Kathy, I’m so sorry for those losses. The divisiveness is a heartbreak. Compromise doesn’t seem possible, but I hold out a small flame of hope for reconciliation at some point in the future. What that might look like is a bigger thing than my imagination can hold.
Karla, I am grieving with you the callousness of some regarding another young, innocent black man being killed in cold blood.
Thank you for these vulnerable and thoughtful reflections. It can be painful to define and enforce healthier boundaries in the realm of friendships. But it is important. Shame is a very good signal that we are not dealing with someone acting as a friend. Unrepentant shaming is enemy behavior.
We can continue to be kind, open to, and considerate of people we don’t consider friends; you point out the biblical category of “enemy,” but there is also the category of “stranger” and “neighbor”–both of whom have various obligations but don’t fit into the “friend” or “brother” category.
This speaks to me both an as elector for a third party candidate in 2016 ( both barrels anyone?) And… Oh, but does it speak to me today.

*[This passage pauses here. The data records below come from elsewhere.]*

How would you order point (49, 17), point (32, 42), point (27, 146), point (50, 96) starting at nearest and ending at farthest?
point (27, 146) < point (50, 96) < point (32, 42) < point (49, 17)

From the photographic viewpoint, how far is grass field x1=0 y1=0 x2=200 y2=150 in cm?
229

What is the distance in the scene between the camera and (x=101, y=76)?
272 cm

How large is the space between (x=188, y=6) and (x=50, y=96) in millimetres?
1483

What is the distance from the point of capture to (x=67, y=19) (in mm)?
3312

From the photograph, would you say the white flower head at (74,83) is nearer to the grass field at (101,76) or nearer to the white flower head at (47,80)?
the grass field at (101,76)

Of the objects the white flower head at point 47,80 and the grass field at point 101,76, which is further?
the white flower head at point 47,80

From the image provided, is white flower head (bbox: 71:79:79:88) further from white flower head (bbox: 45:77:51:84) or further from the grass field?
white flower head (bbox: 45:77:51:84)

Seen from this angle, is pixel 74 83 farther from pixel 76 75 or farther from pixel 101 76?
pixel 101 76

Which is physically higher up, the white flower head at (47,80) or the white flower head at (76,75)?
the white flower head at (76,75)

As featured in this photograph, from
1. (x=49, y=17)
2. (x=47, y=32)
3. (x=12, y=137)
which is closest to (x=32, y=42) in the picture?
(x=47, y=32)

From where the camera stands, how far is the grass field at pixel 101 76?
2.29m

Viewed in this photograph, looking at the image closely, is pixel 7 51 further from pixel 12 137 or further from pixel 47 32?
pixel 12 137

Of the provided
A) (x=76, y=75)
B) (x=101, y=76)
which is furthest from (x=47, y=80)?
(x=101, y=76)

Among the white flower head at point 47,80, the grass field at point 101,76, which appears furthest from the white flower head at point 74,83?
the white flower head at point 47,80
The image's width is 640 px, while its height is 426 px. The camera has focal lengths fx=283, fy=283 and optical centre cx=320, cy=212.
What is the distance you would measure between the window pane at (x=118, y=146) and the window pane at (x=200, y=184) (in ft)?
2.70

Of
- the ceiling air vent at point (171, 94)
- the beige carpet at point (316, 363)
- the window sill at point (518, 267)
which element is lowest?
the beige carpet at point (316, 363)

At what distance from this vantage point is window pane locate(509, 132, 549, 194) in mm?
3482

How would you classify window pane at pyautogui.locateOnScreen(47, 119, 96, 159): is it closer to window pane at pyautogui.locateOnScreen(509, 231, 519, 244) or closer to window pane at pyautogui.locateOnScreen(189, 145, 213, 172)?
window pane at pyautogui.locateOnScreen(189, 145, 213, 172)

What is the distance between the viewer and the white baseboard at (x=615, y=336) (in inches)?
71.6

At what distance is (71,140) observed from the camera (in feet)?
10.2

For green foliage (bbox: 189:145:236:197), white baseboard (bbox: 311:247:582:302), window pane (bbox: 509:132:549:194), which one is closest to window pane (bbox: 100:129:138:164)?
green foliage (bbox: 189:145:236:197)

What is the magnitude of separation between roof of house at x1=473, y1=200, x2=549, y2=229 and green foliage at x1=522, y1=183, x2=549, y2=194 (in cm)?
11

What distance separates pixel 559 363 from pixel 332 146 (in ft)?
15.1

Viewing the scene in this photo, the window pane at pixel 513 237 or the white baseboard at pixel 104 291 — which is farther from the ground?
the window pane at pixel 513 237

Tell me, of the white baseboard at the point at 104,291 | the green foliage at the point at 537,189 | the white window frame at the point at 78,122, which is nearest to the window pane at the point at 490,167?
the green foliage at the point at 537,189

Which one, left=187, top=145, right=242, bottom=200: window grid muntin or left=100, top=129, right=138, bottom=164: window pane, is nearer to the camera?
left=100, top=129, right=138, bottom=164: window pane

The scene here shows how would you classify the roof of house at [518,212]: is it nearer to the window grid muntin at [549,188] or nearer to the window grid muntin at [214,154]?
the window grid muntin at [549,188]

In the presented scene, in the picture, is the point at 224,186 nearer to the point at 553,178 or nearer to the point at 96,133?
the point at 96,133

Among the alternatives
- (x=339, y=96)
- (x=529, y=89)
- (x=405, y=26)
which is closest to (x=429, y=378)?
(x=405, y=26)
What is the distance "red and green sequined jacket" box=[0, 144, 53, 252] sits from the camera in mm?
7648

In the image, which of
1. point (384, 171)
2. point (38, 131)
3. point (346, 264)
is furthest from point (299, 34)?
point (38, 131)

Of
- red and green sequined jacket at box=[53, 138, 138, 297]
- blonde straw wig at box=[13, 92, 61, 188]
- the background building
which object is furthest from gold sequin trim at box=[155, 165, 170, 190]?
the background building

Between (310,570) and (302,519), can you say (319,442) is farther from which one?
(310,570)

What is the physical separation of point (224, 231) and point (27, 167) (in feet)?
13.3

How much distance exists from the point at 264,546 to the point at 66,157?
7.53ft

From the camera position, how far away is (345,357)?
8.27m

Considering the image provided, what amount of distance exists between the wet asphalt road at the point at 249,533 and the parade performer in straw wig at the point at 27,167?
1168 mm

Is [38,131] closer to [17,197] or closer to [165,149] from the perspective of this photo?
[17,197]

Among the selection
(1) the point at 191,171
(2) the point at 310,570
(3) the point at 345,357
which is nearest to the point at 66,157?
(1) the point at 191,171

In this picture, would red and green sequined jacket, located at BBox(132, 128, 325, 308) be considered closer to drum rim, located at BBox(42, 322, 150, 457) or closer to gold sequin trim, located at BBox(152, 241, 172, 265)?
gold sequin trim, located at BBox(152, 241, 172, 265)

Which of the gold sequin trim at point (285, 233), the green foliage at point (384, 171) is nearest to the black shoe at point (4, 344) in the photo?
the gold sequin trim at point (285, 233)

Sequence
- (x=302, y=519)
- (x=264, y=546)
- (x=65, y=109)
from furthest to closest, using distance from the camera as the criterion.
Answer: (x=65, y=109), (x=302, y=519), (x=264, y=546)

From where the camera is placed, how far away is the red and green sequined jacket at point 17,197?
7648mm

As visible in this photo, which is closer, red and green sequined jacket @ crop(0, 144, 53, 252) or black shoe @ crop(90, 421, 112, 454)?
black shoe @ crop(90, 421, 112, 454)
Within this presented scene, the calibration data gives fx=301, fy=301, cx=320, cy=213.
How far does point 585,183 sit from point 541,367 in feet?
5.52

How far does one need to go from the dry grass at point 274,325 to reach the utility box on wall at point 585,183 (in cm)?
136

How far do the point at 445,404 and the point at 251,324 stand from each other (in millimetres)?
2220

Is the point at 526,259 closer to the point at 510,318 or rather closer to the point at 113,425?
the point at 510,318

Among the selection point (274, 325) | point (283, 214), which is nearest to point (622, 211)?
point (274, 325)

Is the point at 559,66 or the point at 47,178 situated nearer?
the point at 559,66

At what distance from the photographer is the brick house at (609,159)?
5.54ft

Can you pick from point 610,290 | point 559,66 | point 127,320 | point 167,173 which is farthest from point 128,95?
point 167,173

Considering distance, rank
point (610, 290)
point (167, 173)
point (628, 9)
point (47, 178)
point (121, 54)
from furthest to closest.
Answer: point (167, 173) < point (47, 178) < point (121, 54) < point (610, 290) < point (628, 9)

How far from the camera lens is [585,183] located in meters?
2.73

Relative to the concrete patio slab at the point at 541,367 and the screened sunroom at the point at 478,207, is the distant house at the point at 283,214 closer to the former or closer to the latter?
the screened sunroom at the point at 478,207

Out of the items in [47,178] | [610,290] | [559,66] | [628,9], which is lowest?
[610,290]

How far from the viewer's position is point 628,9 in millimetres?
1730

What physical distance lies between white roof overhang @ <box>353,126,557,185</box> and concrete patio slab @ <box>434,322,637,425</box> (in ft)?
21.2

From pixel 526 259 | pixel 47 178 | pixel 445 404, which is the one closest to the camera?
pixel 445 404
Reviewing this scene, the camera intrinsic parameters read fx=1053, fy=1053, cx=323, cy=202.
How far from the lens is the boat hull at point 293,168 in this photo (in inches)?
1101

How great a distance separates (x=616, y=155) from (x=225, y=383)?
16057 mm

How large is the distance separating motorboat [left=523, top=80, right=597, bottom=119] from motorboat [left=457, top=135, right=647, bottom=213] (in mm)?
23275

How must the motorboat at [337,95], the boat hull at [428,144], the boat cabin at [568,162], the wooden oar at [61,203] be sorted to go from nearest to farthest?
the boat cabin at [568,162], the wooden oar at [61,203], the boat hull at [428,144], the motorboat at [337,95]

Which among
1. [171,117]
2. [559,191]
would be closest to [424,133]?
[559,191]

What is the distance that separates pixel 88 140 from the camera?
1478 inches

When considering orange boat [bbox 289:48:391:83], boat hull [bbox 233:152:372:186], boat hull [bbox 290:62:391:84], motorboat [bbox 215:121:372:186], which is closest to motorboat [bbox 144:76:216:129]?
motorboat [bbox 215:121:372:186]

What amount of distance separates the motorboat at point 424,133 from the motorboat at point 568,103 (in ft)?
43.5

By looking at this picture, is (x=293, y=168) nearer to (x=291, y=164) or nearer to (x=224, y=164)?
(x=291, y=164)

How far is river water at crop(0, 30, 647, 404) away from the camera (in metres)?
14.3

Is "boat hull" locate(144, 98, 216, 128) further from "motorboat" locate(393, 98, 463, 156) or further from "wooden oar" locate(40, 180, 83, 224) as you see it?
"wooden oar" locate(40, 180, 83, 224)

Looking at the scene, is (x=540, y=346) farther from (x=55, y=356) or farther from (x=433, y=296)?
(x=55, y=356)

Enemy? Maybe it is a harsh description. I believe most of these people do consider themselves my friends, even consider me a friend. I think the anger and fear they express has more to do with them – with the state of their faith and the object of their faith – than it does with me.
However… The concept of enemy might very well be a helpful way to frame my interactions with them, to think of both the purpose and focus of our exchanges. I must show forth Christ in everything I say and do.
Thank you!
A couple of years ago I sat in a restaurant trying to explain to my “best” friend of 30+ years why I was not able out of good conscience to vote for Trump. It was like something out of the movie Frozen when Elsa starts throwing her icicles. She couldn’t believe I could be a Christian and “do” that. Since then, although still in contact somewhat, our friendship has not been the same. The person I used to call late at night when I really needed to talk to someone is not that person anymore.
I still consider her a friend, but I’m cautious. i have a hope that when all the political storm of the current administration blows over (the worst that can happen is four more years-shudder) we will one day begin to talk about things with the lively banter we did before. But, I don’t know if that will be the case, and that leaves a hole in my heart.
I think so many Christians have been blinded by the rhetoric of “Christian” America that they don’t see any of our weaknesses and frailties, that our hope is in Jesus not in political doctrines, and that as we takes sides with those inside and outside our camp, we do exactly what Satan want us to do-be so fractured, that no on can take us seriously. I weep for the church in America, and I pray for a day when we begin to understand that Jesus saves us, not politics.